• _Direction 1_
In the passage on command-line and graphical interfaces, which calculator program was the original Unix desk calculator first distributed with Version 7?
• _Direction 2_
Transcribe the passage on command-line and graphical interfaces from "To be more concrete, let" up to and including "dc(1)/bc(1)".

• _Text_
────────────────────

The explosion of interest in GUIs since 1984 has had the
unfortunate effect of obscuring the virtues of CLIs. The design of
consumer software, in particular, has become heavily skewed toward
GUIs. While this is a good choice for the novice and casual users that
constitute most of the consumer market, it also exacts hidden costs on
more expert users as they run up against the expressiveness limits of
GUIs — costs which steadily increase as the users take on more
demanding problems. Most of these costs derive from the fact that GUIs
are simply not scriptable at all —
every
interaction with them has to be human-driven.
Gentner & Nielsen sum up the tradeoff very well in
The Anti-Mac Interface [Gentner-Nielsen]: “[Visual interfaces] work well for
simple actions with a small number of objects, but as the number of
actions or objects increases, direct manipulation quickly becomes
repetitive drudgery. The dark side of a direct manipulation interface
is that you have to manipulate everything. Instead of an executive who
gives high-level instructions, the user is reduced to an assembly-line
worker who must carry out the same task over and over”. Noted
science-fiction writer Neal Stephenson made the same point, less
directly but more entertainingly, in his brilliant and discursive
essay In the Beginning Was the Command Line
[Stephenson].
A typical Unix old hand's take on this problem is rather less
theoretical:
|
The commercial world generally goes for the novice mode because
(a) purchase decisions are often made on the basis of 30 seconds trial,
and (b) it minimizes the demands on customer support to have only a
dumbed-down GUI. I find many non-Unix systems very frustrating because,
for example, they will provide no way to do something on a hundred or a
thousand files; I want to write a script, and there's no support for it. The
basic problem is that they've assumed all users are novices all the
time, and then they bash Unix because it doesn't cater to that model.
|
|
--
Mike Lesk
|
|
For the long haul, then — for serving both casual and expert
users, for cooperating with other computer programs, and whether
the problem domain is naturally visual or not — support for
both
CLI and visual interfaces is important. Unix's
history positions it well to meet both sets of needs. After
presenting an indicative case study, we will examine the
characteristic design patterns that the Unix tradition has evolved
to meet them.
To be more concrete, let us contrast how the GUI and CLI styles
can be usefully applied to the design of a simple interactive program:
a desk calculator. Our examples for contrast are
dc(1)/bc(1)
and
xcalc(1).
The original Unix desk calculator program, first distributed
with Version 7, was
dc(1)—a reverse-Polish-notation calculator that could handle
unlimited-precision arithmetic. Later, an algebraic (infix notation)
calculator language,
bc(1),
was implemented on top of dc (we used the relationship between these
programs as a case study in Chapter7, and again in Chapter8). Both of these programs use a
CLI. You type an expression on standard input, you press enter, and
the value of the expression is printed on standard output.
The
xcalc(1)
program, on the other hand, visually simulates a simple calculator,
with clickable buttons and a calculator-style display.
The
xcalc(1)
approach is simpler to describe because it mimics an interface with
which novice users will be familiar; the man page says, in fact,
“The numbered keys, the +/− key, and the +, −, *, /, and = keys
all do exactly what you would expect them to”. All the
capabilities of the program are conveyed by the visible button
labels. This is the Rule of Least Surprise in its strongest form, and
a real advantage for infrequent and novice users who will never have
to read a man page to use the program.

────────────────────

• _Provided material_
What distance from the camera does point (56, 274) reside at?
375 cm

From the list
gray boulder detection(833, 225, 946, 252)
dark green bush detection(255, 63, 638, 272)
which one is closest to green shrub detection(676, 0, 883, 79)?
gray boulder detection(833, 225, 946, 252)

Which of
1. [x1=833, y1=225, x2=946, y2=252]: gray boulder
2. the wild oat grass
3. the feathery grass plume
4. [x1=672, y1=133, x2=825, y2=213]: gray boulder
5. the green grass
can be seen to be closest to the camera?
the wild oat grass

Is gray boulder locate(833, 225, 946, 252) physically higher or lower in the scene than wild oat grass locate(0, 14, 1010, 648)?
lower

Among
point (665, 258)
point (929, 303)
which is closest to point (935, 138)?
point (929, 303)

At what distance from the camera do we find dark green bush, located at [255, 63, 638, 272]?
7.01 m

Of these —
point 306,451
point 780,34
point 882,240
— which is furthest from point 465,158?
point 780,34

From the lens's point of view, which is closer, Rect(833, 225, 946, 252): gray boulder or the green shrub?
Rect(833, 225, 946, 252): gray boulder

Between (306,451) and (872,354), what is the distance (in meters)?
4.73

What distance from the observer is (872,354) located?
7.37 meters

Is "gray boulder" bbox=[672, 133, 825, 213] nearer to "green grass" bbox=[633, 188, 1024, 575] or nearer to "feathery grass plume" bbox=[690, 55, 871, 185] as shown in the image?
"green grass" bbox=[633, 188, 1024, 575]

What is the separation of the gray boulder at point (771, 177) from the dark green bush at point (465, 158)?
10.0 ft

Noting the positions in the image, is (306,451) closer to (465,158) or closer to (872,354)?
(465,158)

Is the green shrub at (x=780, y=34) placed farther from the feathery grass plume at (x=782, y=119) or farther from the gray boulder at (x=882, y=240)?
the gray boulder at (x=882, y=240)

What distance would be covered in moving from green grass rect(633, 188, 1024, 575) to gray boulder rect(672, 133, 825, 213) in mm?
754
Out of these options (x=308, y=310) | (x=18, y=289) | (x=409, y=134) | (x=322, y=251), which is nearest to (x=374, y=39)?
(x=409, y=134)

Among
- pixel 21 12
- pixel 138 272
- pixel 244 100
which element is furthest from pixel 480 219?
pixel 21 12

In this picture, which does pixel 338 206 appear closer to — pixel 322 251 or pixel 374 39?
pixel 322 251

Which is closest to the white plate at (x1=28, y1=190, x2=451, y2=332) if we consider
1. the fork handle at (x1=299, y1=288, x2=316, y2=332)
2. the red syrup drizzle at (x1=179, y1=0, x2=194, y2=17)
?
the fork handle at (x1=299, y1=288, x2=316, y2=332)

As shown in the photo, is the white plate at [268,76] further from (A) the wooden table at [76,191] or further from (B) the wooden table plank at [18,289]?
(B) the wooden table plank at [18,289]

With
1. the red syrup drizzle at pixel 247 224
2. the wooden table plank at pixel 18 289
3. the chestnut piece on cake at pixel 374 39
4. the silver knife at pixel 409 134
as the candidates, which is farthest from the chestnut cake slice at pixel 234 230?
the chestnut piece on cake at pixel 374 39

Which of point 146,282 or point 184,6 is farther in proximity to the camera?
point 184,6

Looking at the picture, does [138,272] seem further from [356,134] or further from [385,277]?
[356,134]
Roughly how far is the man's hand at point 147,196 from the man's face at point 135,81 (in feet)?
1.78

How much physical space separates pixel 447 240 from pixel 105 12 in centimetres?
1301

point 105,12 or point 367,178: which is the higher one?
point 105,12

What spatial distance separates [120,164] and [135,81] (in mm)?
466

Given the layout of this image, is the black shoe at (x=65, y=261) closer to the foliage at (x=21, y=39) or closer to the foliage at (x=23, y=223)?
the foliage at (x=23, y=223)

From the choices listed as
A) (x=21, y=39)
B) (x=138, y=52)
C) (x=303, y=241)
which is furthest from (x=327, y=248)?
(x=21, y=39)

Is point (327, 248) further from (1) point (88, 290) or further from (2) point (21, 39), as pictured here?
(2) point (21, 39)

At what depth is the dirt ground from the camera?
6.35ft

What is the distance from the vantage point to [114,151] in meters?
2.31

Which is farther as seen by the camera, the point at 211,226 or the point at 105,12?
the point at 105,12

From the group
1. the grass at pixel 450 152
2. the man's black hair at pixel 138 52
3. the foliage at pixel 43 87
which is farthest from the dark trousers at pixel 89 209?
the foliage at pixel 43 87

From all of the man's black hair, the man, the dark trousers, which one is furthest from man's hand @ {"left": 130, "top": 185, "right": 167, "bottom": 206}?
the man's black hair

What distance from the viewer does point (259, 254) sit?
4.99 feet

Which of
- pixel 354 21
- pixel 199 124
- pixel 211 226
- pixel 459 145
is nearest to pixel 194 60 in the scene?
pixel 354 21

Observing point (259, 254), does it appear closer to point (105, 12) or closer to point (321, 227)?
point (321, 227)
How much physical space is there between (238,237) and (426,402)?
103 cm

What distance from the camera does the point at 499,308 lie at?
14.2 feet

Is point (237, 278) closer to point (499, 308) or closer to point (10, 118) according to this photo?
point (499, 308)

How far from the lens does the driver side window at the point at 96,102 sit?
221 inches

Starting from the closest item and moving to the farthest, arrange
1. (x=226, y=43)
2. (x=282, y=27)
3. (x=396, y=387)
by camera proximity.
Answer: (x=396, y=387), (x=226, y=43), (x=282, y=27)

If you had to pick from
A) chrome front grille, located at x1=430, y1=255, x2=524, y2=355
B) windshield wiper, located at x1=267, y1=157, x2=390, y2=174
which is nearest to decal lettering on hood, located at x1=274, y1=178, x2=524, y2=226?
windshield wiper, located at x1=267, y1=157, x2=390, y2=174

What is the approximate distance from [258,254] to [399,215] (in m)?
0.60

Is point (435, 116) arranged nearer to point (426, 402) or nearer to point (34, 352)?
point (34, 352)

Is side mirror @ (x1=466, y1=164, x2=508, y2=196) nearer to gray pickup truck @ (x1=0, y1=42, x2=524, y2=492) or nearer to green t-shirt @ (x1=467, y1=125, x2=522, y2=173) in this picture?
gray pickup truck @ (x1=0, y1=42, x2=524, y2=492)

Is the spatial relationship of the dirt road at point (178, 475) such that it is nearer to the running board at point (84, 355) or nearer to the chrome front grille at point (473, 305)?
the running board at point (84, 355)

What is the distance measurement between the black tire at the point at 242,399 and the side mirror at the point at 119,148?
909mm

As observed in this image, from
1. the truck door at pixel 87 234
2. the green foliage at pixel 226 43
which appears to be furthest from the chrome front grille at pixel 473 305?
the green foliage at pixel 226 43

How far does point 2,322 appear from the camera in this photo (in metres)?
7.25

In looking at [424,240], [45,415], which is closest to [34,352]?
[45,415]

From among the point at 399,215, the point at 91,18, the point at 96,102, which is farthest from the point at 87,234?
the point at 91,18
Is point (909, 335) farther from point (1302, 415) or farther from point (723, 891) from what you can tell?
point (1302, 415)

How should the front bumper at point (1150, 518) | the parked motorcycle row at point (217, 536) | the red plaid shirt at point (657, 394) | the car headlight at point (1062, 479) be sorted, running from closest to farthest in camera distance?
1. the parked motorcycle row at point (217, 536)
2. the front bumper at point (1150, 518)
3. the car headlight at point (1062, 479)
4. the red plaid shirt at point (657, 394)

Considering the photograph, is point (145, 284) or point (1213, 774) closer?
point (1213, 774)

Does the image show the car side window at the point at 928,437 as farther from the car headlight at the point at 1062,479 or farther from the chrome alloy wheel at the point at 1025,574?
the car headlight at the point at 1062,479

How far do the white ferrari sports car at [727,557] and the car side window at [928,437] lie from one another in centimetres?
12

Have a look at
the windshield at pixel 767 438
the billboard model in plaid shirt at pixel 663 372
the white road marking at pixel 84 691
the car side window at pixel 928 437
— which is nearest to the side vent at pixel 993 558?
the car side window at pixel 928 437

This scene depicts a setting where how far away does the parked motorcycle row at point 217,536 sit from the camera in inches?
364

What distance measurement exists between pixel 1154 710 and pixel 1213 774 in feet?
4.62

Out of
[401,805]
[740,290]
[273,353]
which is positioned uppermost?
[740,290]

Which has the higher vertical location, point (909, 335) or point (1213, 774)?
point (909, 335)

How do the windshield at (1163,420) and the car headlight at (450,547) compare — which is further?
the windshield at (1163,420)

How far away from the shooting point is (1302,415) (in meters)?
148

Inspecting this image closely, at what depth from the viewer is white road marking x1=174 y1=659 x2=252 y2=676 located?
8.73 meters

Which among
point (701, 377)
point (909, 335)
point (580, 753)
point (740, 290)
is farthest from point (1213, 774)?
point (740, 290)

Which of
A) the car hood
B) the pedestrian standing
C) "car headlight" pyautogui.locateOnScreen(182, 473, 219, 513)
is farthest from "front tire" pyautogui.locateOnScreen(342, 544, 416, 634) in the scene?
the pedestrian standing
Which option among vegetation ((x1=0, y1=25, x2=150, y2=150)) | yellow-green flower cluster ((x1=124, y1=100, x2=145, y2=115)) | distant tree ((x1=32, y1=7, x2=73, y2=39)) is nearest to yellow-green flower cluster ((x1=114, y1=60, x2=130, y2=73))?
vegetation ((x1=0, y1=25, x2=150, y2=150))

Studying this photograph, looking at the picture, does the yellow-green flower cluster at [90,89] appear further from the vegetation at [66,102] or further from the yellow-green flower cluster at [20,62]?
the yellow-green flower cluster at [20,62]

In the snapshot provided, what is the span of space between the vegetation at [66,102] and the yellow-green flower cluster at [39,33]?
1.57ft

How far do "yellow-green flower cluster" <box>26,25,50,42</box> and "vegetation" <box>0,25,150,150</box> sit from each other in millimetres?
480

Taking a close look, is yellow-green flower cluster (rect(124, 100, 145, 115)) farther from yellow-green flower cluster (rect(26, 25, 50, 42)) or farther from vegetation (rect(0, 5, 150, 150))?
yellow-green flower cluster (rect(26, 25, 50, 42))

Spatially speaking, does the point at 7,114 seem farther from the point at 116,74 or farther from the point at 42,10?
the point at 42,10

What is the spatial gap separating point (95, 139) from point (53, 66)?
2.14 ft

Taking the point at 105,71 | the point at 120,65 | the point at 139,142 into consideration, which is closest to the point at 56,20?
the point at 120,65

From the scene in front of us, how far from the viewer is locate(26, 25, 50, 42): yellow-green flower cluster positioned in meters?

────────────────────

• _Task solution 1_
It was dc(1), a reverse-Polish-notation calculator that could handle unlimited-precision arithmetic.

• _Task solution 2_
To be more concrete, let us contrast how the GUI and CLI styles
can be usefully applied to the design of a simple interactive program:
a desk calculator. Our examples for contrast are
dc(1)/bc(1)